Neuroregeneration in the PNS usually begins two to three days after the axon has been injured and depends largely on the type of injury to the neuron:

  • If the myelin sheaths are still intact (for example after being squeezed), the axon can grow back in them to their original destination at a rate of around 2-3 mm per day (complete functional regeneration).
  • If the severed ends are still close to each other, regrowth in the myelin sheaths is also possible, but then often to the wrong destination (difficult functional regeneration)
  • If the severed ends are far apart or if there is extensive damage, functional regeneration is in most cases not possible without surgical interventions and, even after this, in many cases only incomplete.

Demyelinating diseases

Demyelinating diseases (demyelinating diseases) cause the axons in the CNS to lose parts of their myelin sheath and thus parts of the myelin sheath are destroyed.
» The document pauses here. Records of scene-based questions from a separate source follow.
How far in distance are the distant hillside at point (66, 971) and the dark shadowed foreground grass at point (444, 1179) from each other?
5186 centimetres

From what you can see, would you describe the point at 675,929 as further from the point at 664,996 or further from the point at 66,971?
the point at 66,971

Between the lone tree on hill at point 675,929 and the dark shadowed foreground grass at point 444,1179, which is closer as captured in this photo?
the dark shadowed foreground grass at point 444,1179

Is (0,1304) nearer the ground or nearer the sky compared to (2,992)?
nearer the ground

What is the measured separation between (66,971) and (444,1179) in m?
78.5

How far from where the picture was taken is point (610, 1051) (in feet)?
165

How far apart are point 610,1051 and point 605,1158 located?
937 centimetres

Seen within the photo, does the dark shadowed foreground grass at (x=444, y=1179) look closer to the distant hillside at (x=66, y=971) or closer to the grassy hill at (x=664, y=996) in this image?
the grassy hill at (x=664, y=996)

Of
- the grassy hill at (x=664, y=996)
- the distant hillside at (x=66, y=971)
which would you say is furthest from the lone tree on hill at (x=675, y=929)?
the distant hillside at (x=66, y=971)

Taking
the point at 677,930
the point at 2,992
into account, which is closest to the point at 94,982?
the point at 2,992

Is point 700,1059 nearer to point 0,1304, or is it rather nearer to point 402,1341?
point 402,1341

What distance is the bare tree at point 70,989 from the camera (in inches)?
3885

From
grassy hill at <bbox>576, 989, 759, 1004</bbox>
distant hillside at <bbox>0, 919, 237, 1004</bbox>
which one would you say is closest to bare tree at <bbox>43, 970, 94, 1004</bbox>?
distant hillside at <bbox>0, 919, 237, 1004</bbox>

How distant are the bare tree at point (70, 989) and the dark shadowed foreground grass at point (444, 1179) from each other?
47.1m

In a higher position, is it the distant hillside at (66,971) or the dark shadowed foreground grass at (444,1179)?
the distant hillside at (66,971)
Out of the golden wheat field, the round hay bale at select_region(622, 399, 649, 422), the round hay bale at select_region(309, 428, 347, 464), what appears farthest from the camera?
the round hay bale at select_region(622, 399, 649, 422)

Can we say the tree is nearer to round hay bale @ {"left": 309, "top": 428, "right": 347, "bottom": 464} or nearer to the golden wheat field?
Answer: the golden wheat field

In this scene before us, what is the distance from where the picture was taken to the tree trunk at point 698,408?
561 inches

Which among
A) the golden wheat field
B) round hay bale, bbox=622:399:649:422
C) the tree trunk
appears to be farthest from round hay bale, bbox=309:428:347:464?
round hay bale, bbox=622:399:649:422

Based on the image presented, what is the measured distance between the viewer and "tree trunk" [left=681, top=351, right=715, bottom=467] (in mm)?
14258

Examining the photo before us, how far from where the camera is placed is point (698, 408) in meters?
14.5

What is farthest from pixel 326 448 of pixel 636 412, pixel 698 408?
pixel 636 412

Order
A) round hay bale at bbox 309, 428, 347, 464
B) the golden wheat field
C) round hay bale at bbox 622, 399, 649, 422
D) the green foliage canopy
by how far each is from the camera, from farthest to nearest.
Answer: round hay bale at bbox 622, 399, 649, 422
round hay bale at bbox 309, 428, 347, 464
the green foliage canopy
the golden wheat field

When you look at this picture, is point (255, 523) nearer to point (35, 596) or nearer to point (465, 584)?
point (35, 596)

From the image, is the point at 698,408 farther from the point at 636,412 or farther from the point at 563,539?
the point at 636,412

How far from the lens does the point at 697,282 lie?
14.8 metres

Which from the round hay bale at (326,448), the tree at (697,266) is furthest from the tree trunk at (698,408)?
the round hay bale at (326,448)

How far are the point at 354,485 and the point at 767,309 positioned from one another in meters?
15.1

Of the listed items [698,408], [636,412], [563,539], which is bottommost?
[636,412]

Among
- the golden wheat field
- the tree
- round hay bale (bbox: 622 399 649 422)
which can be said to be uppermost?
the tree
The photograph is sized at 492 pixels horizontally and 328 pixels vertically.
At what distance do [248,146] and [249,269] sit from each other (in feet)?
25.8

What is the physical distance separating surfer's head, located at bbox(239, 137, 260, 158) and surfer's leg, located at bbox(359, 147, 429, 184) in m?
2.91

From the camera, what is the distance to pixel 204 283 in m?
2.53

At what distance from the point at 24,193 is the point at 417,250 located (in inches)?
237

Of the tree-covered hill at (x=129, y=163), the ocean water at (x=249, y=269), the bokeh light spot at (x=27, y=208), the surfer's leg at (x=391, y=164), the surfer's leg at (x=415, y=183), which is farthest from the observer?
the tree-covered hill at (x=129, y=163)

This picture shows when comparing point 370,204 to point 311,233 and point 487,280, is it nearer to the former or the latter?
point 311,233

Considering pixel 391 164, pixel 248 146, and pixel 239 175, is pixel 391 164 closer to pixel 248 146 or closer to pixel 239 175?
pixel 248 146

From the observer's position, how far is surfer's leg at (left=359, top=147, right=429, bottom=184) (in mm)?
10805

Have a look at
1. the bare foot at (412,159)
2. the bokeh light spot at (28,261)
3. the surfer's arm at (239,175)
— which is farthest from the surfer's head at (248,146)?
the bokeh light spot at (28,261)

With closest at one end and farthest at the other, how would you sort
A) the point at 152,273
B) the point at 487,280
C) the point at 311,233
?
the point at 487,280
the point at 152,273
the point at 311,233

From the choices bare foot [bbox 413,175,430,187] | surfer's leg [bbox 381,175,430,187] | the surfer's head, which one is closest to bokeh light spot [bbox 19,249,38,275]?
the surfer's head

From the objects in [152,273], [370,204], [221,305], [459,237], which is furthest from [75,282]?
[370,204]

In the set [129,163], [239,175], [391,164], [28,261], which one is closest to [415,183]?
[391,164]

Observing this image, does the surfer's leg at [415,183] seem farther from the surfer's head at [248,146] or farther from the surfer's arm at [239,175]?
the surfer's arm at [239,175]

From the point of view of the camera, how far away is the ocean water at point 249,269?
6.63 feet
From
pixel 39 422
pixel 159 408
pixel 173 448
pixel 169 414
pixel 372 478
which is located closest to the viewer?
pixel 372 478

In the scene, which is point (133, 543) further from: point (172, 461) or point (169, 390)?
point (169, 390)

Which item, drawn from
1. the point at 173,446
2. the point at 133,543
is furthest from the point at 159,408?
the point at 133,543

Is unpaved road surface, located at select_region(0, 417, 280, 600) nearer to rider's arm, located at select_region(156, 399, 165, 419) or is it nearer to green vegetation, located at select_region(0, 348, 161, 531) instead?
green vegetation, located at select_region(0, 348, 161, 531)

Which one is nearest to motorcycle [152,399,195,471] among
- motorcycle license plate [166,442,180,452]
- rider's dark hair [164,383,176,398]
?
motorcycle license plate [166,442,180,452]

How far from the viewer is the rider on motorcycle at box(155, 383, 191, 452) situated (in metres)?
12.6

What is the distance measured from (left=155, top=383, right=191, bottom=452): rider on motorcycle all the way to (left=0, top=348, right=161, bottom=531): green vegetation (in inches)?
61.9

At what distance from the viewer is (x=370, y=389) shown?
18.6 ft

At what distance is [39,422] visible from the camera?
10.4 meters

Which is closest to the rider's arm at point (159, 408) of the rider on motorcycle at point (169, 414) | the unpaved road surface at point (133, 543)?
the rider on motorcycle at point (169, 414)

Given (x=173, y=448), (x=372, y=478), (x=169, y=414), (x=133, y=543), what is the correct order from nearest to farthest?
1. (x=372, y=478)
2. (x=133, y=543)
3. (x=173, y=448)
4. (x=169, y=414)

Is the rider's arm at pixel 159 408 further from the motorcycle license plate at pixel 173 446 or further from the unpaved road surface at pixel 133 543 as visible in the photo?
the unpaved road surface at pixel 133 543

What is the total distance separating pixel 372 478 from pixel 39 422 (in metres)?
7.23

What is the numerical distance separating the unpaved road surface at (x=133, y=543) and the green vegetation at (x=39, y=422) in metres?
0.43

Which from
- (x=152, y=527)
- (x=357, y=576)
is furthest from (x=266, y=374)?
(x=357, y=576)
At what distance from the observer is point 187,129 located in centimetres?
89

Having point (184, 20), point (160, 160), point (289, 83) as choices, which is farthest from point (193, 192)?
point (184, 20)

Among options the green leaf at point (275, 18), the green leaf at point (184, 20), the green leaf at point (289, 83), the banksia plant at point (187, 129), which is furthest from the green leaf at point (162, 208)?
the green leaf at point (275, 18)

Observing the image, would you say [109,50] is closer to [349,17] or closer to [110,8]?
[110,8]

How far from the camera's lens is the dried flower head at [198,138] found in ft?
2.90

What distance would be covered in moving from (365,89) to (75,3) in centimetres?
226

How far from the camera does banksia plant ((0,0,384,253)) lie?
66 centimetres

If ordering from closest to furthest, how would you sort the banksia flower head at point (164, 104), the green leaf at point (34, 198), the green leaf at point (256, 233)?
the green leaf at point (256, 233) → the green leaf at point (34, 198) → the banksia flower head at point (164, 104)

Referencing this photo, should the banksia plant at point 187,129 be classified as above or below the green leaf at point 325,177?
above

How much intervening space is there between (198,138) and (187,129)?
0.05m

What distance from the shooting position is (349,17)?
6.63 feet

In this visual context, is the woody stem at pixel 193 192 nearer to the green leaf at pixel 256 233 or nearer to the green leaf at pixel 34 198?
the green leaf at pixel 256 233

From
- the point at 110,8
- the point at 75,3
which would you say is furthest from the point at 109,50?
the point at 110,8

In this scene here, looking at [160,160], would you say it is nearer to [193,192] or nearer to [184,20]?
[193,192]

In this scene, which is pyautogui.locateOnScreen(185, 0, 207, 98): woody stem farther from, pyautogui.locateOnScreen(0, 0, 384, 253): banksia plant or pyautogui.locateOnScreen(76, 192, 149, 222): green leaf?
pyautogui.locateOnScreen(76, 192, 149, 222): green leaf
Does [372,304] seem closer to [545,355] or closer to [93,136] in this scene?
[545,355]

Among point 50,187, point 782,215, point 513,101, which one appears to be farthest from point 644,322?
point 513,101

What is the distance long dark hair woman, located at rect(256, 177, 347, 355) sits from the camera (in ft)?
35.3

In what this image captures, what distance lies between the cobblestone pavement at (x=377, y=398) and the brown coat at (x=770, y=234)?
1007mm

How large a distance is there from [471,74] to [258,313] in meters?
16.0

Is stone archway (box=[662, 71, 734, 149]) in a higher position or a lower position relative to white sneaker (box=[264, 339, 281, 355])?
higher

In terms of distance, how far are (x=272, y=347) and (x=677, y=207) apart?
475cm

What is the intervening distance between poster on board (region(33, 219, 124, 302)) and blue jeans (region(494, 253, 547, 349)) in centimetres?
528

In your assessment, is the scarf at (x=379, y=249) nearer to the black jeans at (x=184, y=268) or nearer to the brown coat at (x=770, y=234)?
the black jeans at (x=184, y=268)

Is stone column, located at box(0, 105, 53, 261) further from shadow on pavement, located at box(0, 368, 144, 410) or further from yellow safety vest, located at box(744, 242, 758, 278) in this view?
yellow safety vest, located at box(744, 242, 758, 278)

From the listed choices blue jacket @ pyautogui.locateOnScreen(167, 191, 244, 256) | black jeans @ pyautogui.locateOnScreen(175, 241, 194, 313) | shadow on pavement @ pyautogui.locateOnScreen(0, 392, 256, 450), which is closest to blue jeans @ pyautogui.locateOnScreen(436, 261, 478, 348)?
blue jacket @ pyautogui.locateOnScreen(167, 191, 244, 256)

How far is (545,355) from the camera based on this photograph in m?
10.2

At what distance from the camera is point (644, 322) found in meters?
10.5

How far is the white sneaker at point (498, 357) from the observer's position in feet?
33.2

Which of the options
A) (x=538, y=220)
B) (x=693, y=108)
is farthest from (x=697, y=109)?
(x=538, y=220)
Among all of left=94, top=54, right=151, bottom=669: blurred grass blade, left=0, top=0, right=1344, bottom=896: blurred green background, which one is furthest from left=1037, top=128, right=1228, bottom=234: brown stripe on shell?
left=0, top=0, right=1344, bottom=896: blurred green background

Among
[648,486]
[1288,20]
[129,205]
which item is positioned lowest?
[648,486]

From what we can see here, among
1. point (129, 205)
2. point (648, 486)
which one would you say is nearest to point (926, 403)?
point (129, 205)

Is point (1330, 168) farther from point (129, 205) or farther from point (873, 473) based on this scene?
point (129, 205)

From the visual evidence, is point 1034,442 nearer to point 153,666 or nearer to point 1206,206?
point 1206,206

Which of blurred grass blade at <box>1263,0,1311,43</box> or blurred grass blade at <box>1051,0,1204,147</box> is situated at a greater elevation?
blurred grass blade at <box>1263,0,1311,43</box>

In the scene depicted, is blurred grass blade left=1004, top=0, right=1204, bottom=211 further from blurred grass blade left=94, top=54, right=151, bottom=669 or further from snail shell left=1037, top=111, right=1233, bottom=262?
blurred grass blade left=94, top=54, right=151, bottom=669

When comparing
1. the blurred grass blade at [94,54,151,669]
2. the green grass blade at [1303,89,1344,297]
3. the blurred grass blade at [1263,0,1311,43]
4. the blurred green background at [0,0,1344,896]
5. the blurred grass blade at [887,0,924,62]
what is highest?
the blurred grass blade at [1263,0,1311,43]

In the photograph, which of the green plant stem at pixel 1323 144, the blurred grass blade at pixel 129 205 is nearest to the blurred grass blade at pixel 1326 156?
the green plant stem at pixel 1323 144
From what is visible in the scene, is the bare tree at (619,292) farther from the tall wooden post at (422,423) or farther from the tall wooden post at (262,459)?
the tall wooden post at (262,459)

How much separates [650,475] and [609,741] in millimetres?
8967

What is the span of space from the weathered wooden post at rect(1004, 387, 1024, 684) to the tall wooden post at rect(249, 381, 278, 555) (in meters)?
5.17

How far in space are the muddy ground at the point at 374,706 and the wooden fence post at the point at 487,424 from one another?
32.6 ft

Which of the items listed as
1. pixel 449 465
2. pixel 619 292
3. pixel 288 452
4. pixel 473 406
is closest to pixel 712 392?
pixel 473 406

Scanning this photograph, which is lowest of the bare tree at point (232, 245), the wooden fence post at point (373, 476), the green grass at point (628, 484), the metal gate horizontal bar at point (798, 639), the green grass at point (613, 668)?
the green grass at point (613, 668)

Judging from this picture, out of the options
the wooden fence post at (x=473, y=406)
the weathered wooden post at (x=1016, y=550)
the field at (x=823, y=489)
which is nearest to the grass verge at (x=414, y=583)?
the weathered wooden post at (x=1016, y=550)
This is e.g. This is the case, for example, with multiple sclerosis (MS), Baló's disease , acute disseminated encephalomyelitis (ADEM) or neuromyelitis optica (Devic's syndrome).

Web links

Commons : Axon  - collection of images, videos and audio files
Wiktionary: Axon  - explanations of meanings, word origins, synonyms, translations

Individual evidence

  1. axon. In: Lexicon of Neuroscience. Retrieved November 27, 2015 . - Designations at .
  2. a b c Clemens Cherry: Biopsychologie from A to Z . Springer textbook, ISBN 3540396039 , p. 30/31 Lemma "Axon (afferent / efferent)".
  3. ^ A b c Luiz Carlos Junqueira (author), José Carneiro (author), Manfred Gratzl (editor): Histology: New Approval Regulations . Springer, Berlin; Edition: 6th, newly translated. revised A. (September 15, 2004). ISBN 354021965X , page 112/113.
  4. ^ Theodor H. Schiebler, Horst-W. Korf: Anatomy: histology, history of development, macroscopic and microscopic anatomy, topography . Steinkopff; Edition: 10th, completely revised. Edition (September 21, 2007), ISBN 3798517703 , page 72.
  5. ^ Aldo Faisal et al .: Ion-Channel Noise Places Limits on the Miniaturization of the Brain's Wiring . In: CurrentBiology , Volume 15, Issue 12, June 2005, p. 1147 .
  6. Renate Lüllmann-Rauch: Pocket textbook histology. 3. Edition. Thieme Verlag, 2009, ISBN 978-3-13-129243-8 , p. 191.
  7. Clemens Cherry: Biopsychologie from A to Z . Springer textbook, ISBN 3540396039 , p. 49 Lemma "Chemoaffinity hypothesis".
  8. Otto Deiters (Max Schultze (ed.)): Studies of brain and spinal cord of humans and mammals , Vieweg, Braunschweig 1865, page 2 .
  9. ^ A b John PJ Pinel, Paul Pauli: Biopsychology , PEARSON STUDIUM; Edition: 6th, updated. Edition (May 29, 2007), p. 327.